■ **Task instructions**:
**A)** Answer these questions about the text on preparing data for a ggplot line plot, one answer a line:
(i) Which four libraries does the example load?
(ii) What is the x column in the example data frame called, and what values does it hold?
(iii) Which two pieces of information does each y column hold?
**B)** Write the next part of the text on preparing data for a ggplot line plot, picking up right after its final words.

■ **Study text**:
It seems you're looking for a basic understanding of how ggplot
works here and how to format and access your data to produce (in this case) a line plot with multiple series of y values (sharing the same x value). A reasonable place to start would be with the multitude of tutorials available online. Here's a crash course on how to get what I believe you are looking to do.
Prepare your data
The first step toward creating a plot is to prepare your data. From your description, it seems the data is formatted for you with the same x values applied to different y values. It's not clear to me if those exist in different datasets or if they are are in the same data frame as different columns; however, the approach here is similar in that the goal is to arrive at a data frame which respects Tidy Data Principles. Take the following example dataset:
# using these libraries for this example
library(dplyr)
library(tidyr)
library(ggplot2)
library(circular)
# example dataset. Each y# column has values for the same x column (locus)
df <- data.frame(
locus=c(1:500),
y1=rnorm(500,1,0.05),
y2=cos(rad(1:500)),
y3=sin(rad(1:500)),
y4=rnorm(500,-1.3,0.1)
)
In our example dataset, df
, we have a problem in that each of the y columns contain two pieces of information:
- The type of y: y1 contains one series, y2 another, etc...
- The value of y: each number represents the value of that type of y at a particular x value (locus)
The goal is to have a column for x values, a column for y values, and a column for y type. For this, we need to gather together the y1, y2, y3... columns, and separate these terms. For this, I'm using dplyr
and tidyr
and the gather()

■ **Dataset excerpts**:
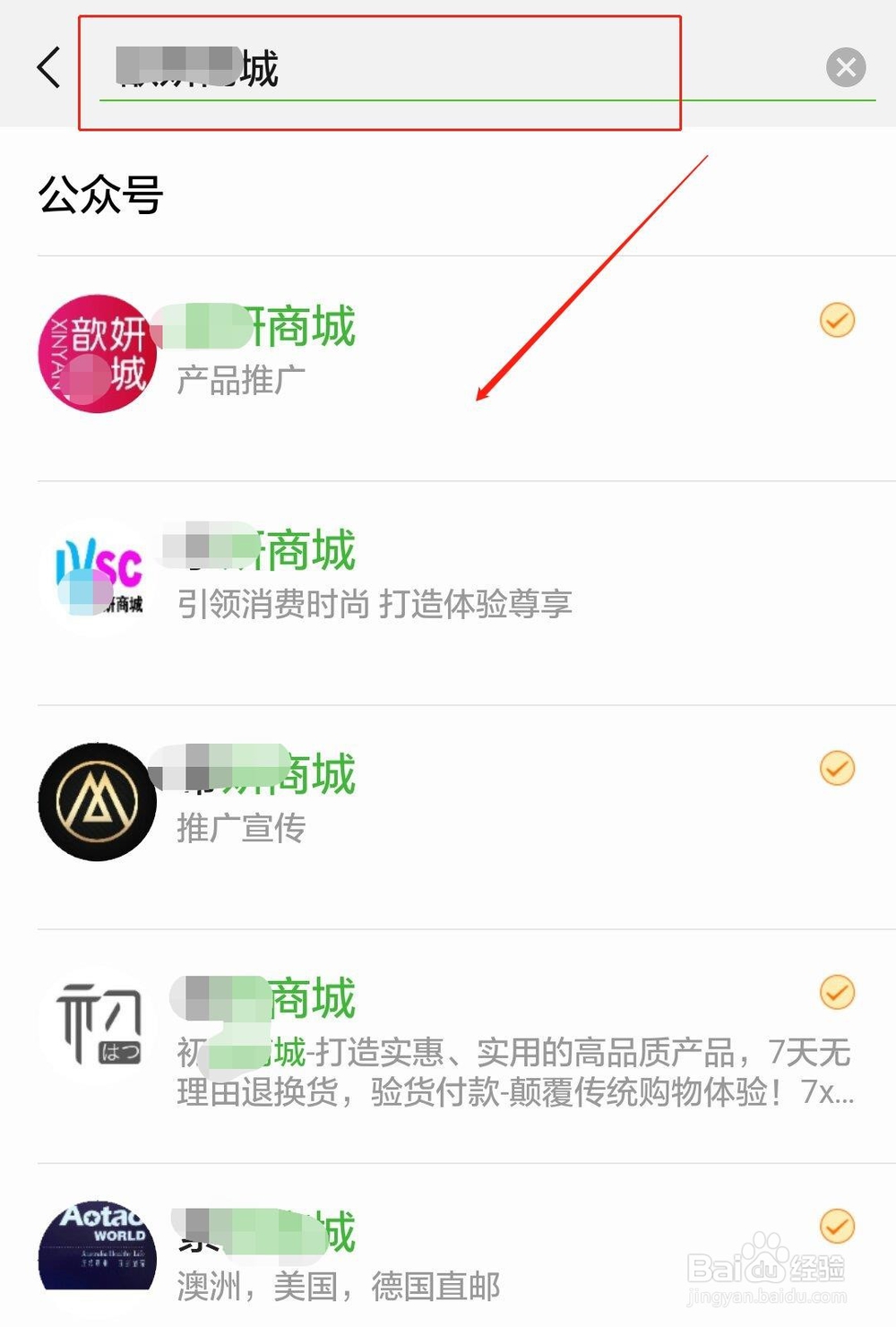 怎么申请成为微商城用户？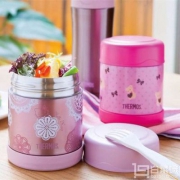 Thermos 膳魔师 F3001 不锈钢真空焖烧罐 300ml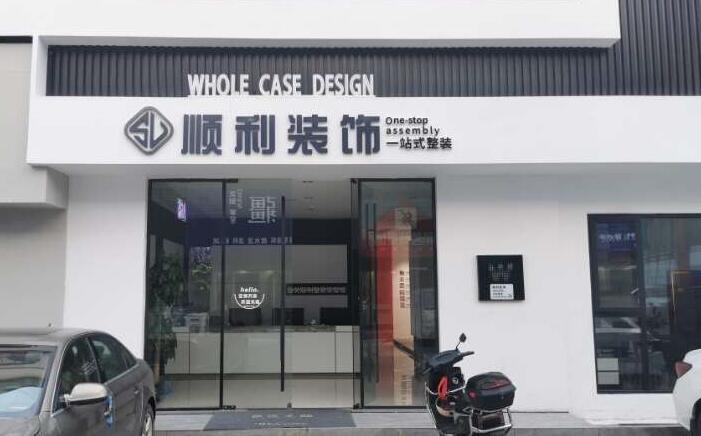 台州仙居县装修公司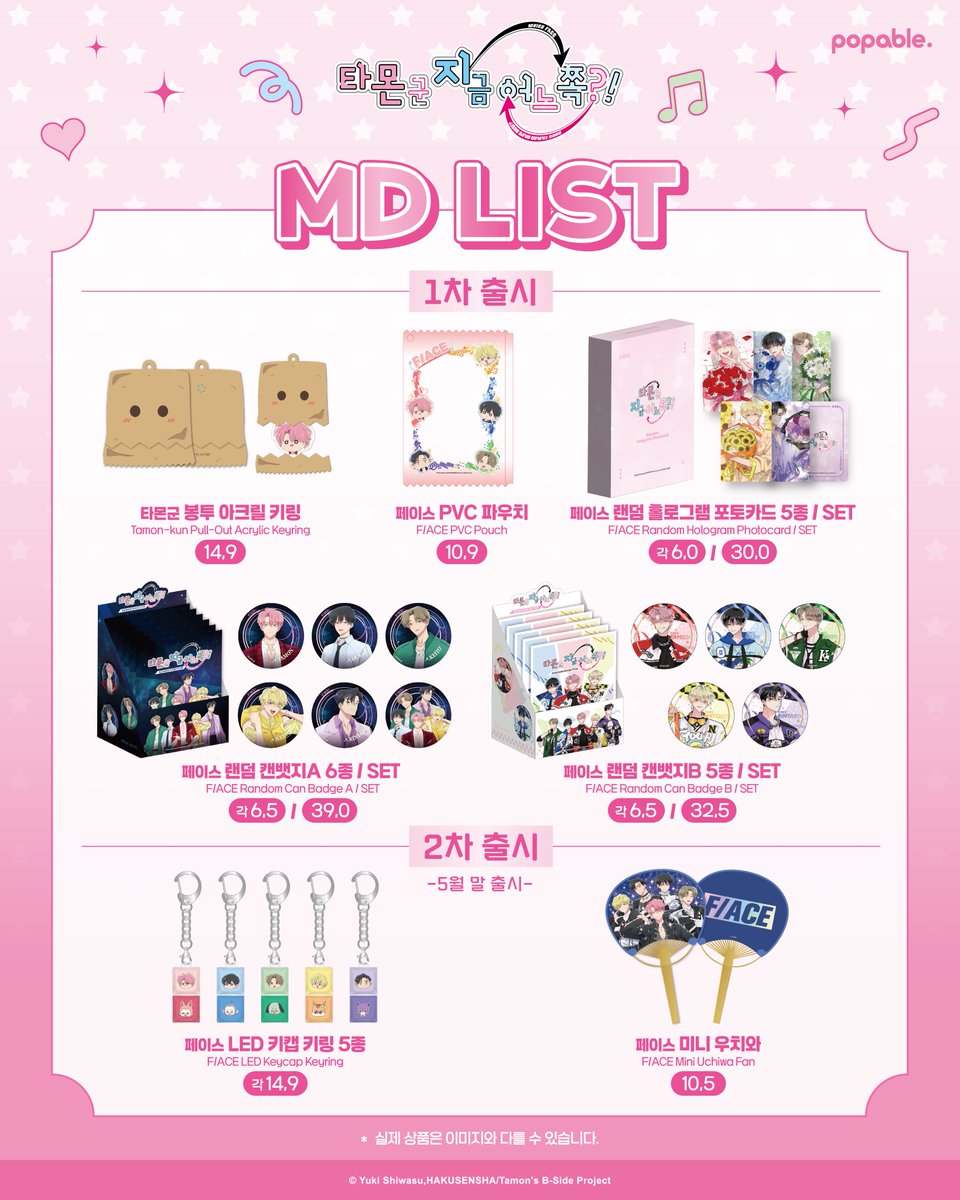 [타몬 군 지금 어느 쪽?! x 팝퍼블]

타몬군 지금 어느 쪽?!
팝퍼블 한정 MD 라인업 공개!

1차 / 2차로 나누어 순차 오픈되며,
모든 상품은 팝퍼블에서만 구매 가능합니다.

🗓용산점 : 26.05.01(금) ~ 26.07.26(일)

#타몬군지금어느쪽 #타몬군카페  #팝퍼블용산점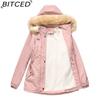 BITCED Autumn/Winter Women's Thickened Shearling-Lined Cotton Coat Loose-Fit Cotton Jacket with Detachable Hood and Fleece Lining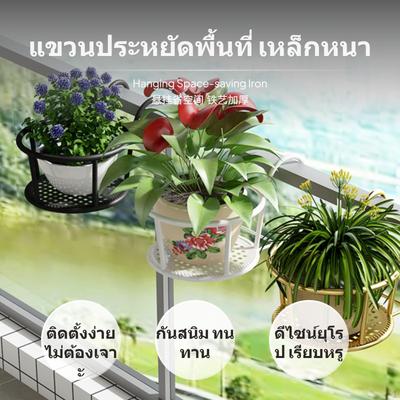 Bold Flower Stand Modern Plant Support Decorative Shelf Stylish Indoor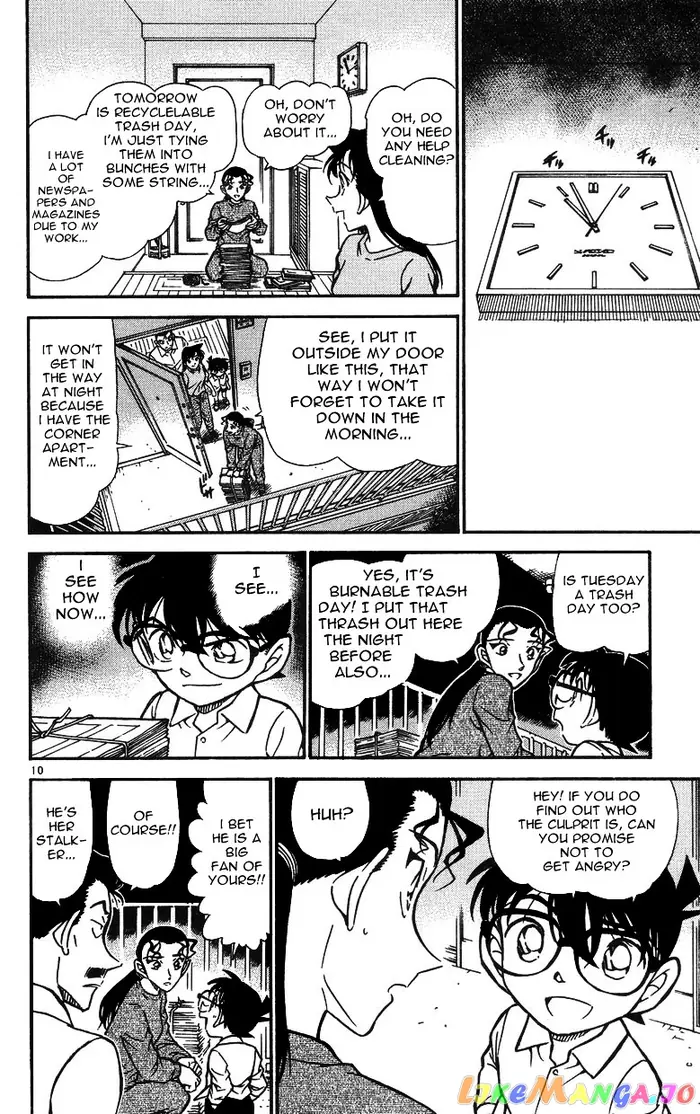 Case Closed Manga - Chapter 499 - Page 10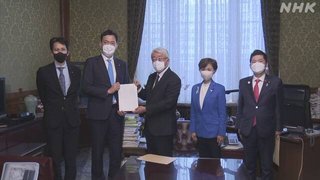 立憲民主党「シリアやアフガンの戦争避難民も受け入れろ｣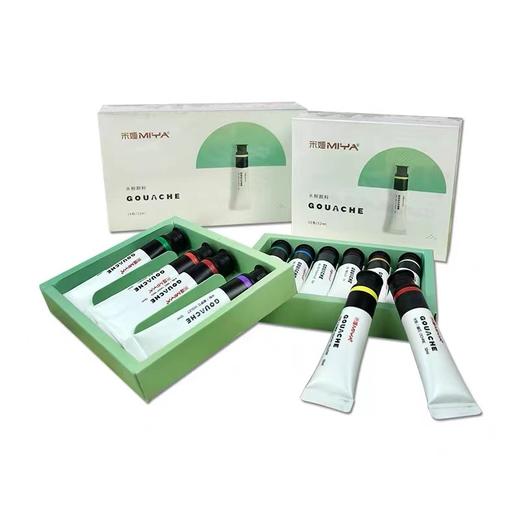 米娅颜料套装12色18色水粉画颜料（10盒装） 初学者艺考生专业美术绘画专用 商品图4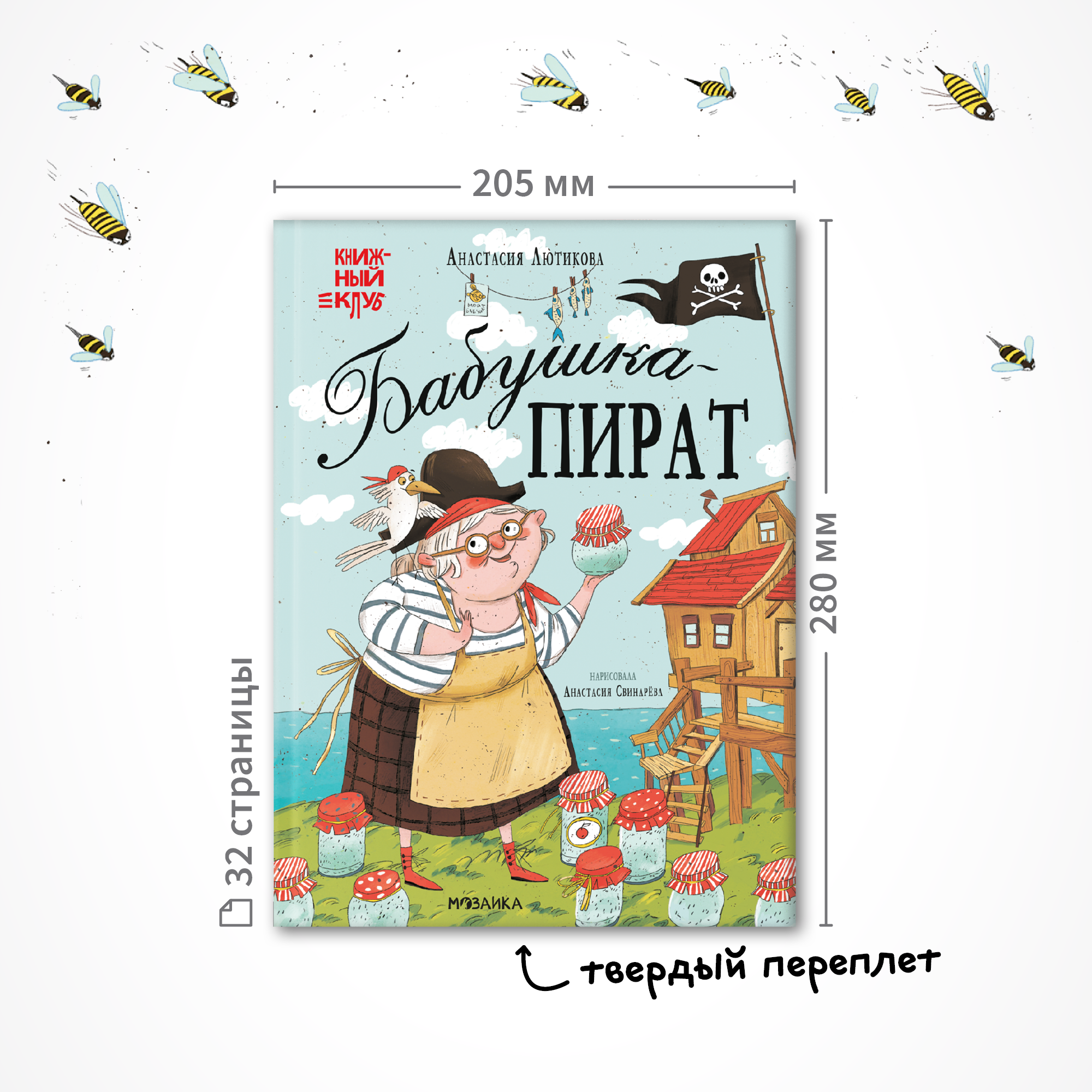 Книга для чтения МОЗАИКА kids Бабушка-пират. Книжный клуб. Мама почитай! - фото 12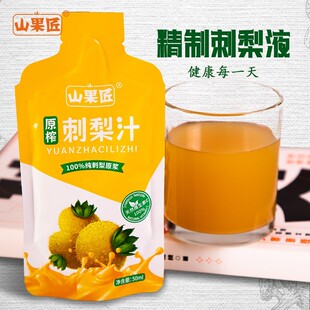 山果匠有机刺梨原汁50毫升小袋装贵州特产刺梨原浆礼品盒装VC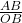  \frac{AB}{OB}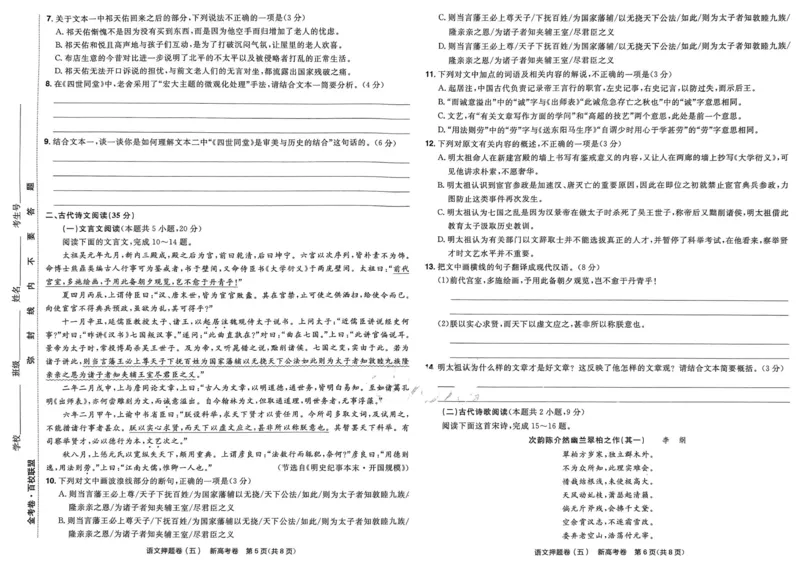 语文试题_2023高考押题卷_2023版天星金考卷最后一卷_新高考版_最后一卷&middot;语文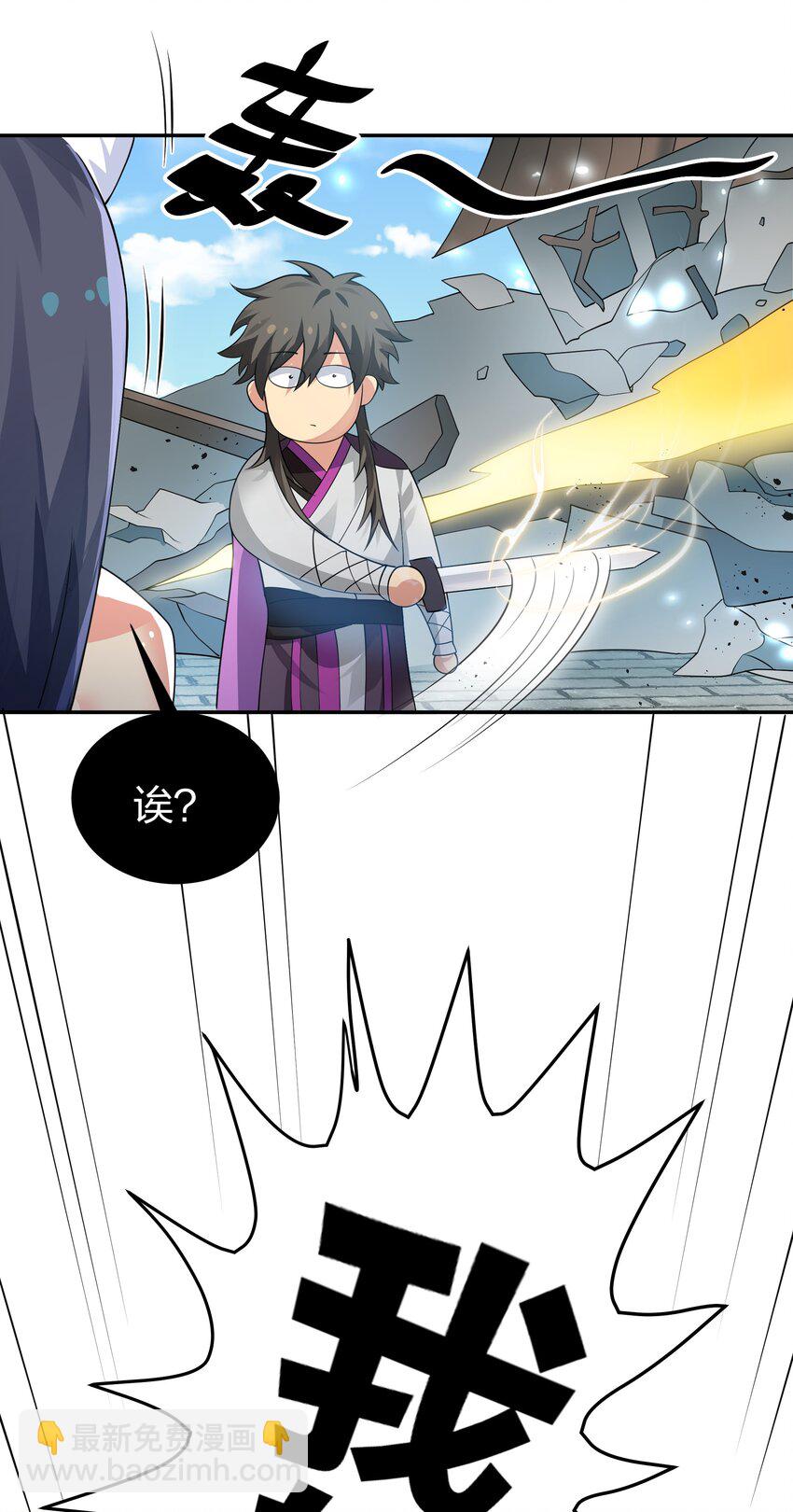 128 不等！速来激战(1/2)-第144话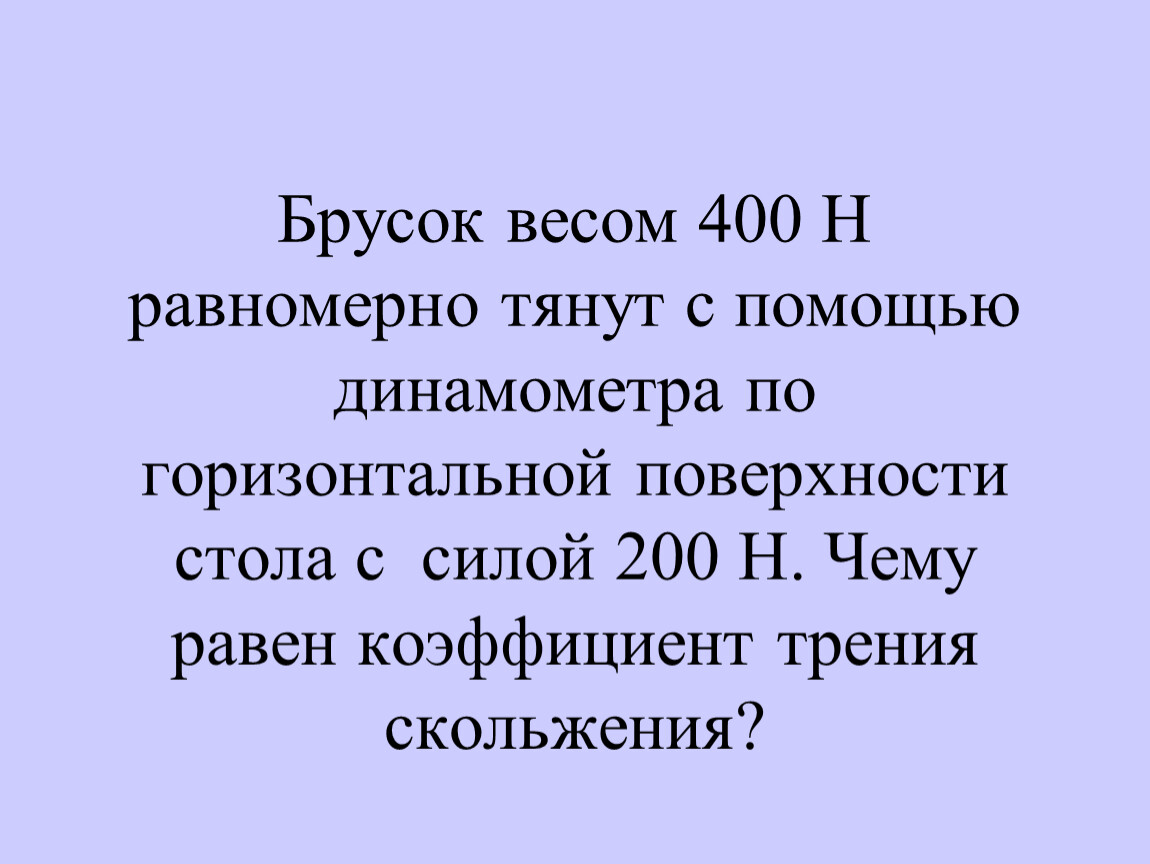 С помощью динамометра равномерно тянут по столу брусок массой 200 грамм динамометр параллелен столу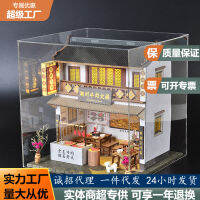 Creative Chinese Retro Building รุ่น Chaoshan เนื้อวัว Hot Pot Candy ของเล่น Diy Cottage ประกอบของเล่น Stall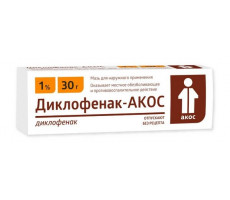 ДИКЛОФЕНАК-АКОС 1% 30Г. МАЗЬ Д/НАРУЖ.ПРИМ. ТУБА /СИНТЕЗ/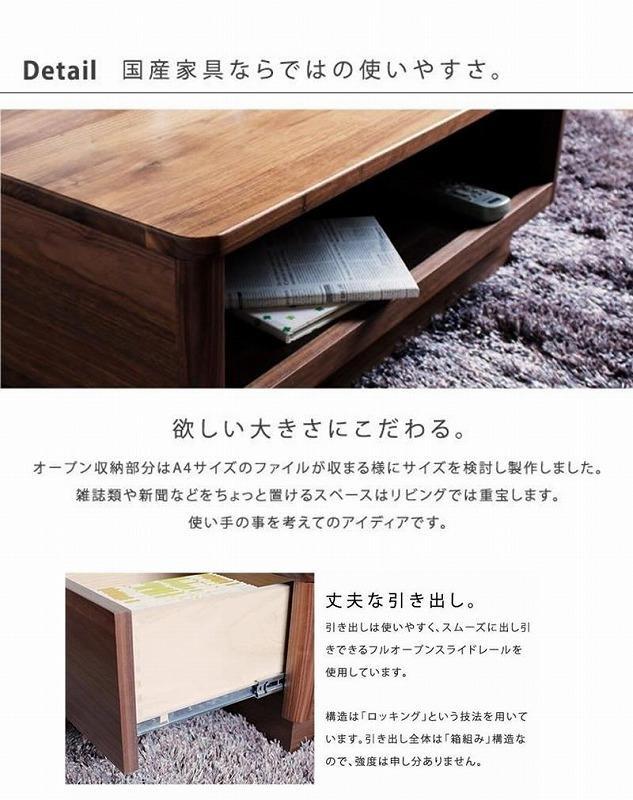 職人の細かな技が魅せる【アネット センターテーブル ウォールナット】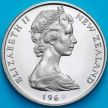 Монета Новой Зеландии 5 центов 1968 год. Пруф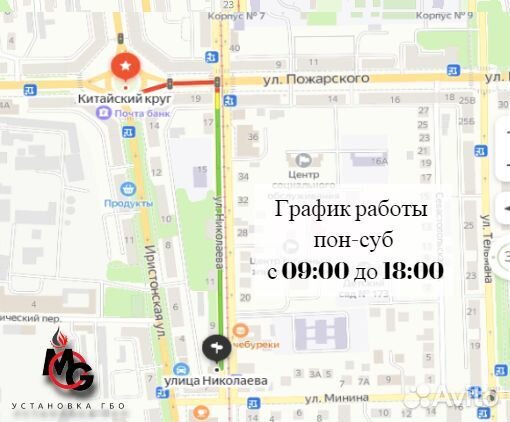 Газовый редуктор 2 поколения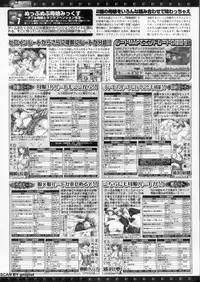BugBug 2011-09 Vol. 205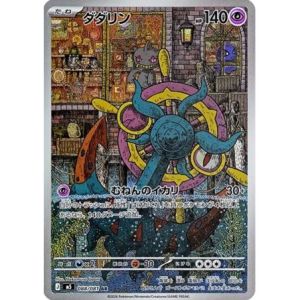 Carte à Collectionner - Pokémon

■ **Results in order**:
**A)**
(i) dplyr, tidyr, ggplot2 and circular.
(ii) It is called locus, and it holds the values 1 through 500.
(iii) The type of y and the value of y.

**B)**
function.
# combine all y1, y2, y3 columns to create a type and value column. Ignore the locus col.
df <- df %>% gather(key='type_of_y', value='value_of_y', -locus)
Now you have a dataset that is "long". This can also be done using melt()
from the package reshape2
or pivot_longer()
from the tidyverse
packages.
Plot your data
The plot is pretty easy to create now. You specify the dataframe, df
, and then within the aesthetics, we would assign x=locus
and y=value_of_y
. In order to create separate lines for each original y column, you set color=type_of_y
. That makes a separate line for each differentiated by color. You can also use linetype=type_of_y
to set a different linetype for each type of y. If you combine both, you'll see the combined effects of both. The simple case for different color lines is here:
ggplot(df, aes(x=locus, y=value_of_y, color=type_of_y)) +
geom_line() + geom_point(size=0.3)